This case analyzes a joint venture involving two prominent Georgian entrepreneurs and a Swedish investor to restore a unique Georgian château dating back to the second half of the 19th century. The business concept is, first, to use a mix of modern and traditional methods and leverage the 19th century story of the château to create a premium brand of Georgian wines on the international market, and, second, to develop the winery, castle and other historical assets to provide wine tourism and hospitality services, in line with the European small luxury hotel model.
The project took advantage of Georgia’s liberal business environment to acquire full ownership of the entire estate, including 160 ha of land and historical buildings. At the same time, the investment phase has taken much longer than originally envisaged. To date the company does not have full access to about a third of the land it lawfully privatized in 2009, and the project has had to deal with many of the bottlenecks that seem to characterize doing business in Georgia. These include limited access to long-term finance (particularly after the 2006 Russian trade embargo and the armed conflict in 2008), an inadequately educated workforce, low labor productivity due to an inadequate management culture and resistance to learning, a very small number and low quality of local suppliers, and very small foreign and domestic markets.

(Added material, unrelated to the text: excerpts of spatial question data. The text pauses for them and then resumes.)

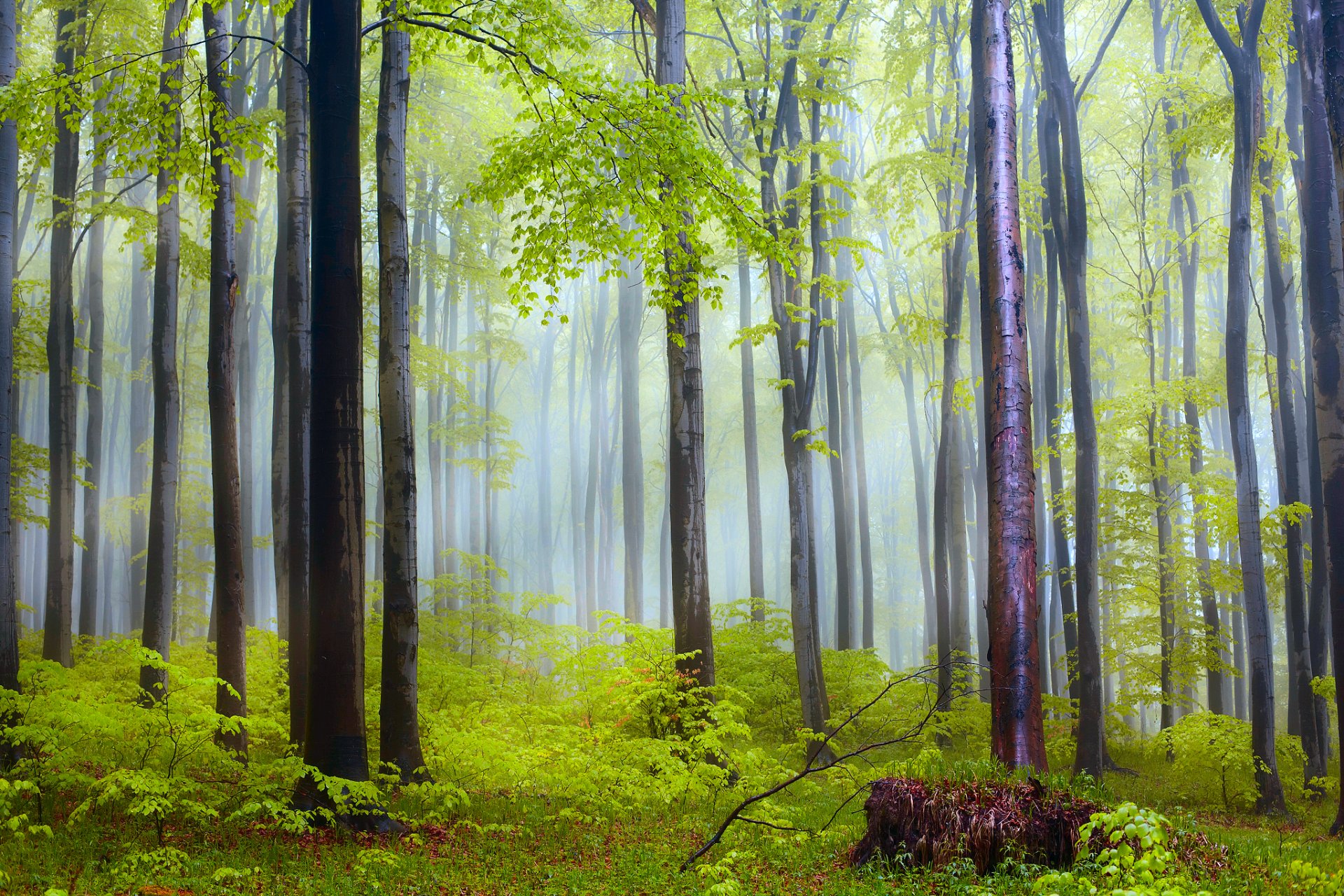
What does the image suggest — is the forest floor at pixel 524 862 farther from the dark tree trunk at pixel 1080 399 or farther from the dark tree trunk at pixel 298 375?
the dark tree trunk at pixel 1080 399

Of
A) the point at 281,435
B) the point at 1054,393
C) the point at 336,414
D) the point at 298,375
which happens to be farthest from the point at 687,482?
the point at 1054,393

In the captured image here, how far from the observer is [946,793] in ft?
17.8

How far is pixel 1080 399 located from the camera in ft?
41.2

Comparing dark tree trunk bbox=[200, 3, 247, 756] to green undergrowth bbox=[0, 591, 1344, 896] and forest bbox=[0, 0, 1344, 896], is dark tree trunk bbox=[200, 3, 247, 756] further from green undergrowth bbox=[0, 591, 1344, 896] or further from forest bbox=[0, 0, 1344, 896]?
green undergrowth bbox=[0, 591, 1344, 896]

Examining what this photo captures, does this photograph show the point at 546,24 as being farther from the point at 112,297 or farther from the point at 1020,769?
the point at 112,297

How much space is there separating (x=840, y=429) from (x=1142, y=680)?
10.4 meters

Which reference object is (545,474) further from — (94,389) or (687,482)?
(687,482)

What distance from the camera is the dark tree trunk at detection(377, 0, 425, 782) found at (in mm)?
7625

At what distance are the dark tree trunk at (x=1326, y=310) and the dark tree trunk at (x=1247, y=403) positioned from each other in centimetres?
88

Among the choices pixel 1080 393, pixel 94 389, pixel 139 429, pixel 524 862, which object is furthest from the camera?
pixel 139 429

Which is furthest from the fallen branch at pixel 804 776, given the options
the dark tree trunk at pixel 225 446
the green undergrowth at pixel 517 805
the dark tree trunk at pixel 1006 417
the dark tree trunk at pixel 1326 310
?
the dark tree trunk at pixel 225 446

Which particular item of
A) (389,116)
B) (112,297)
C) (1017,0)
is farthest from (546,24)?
(112,297)

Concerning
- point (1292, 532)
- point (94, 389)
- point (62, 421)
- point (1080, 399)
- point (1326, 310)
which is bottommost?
point (1292, 532)

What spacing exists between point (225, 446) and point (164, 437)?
7.55 feet
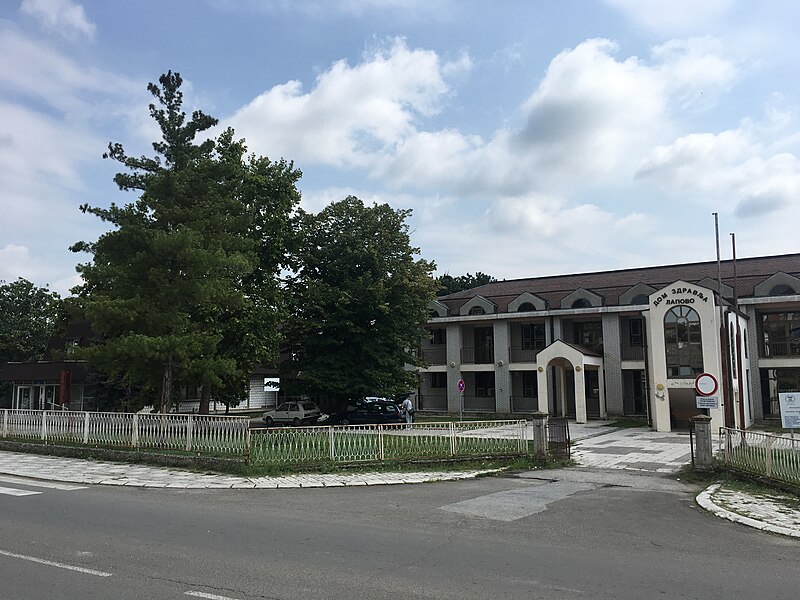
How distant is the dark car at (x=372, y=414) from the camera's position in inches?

The group of Georgian investors, which had initially received Château Mukhrani in a 50-year lease in 2001, changed in the process. Frederik Paulsen, a Swedish businessman, academic, philanthropist and explorer, joined the company in 2006, buying out the shares of other partners and bringing a much needed infusion of cash. Paulsen currently owns 80 percent of Château Mukhrani shares through Marussia Beverages (which also owns Georgian Wine and Spirits Company (GWS).
The enterprise was ultimately a great success thanks to a unique constellation of factors, including long-term vision, a well-executed branding and marketing strategy, and access to significant equity funding from a foreign partner. The project also benefited from an excellent international management team, which combines knowledge of Georgian and global best practices in wine production, hospitality business, and marketing. The investment carries many benefits for the local community and Georgia’s economy as a whole.
- While its self-sufficiency in grape production—integral to the château concept—means that the Château does not buy the output of local farmers, the company brings many benefits to the local community. The main one is employment, which peaks at harvest time, and Château Mukhrani plans to expand the breadth and depth of services it already procures locally once the wine tourism and hospitality business reaches full scale.
- Château Mukhrani’s business concept provides a key reference point for the Georgian wine industry as a whole, with modern wine production coupled with the branding and marketing possibilities of Georgia’s rich history.
- Finally, the company’s prominent shareholders and senior management play a crucial role in organizing the Georgian wine industry, facilitating its dialog with the Georgian government, and promoting Georgian wines on the international scene.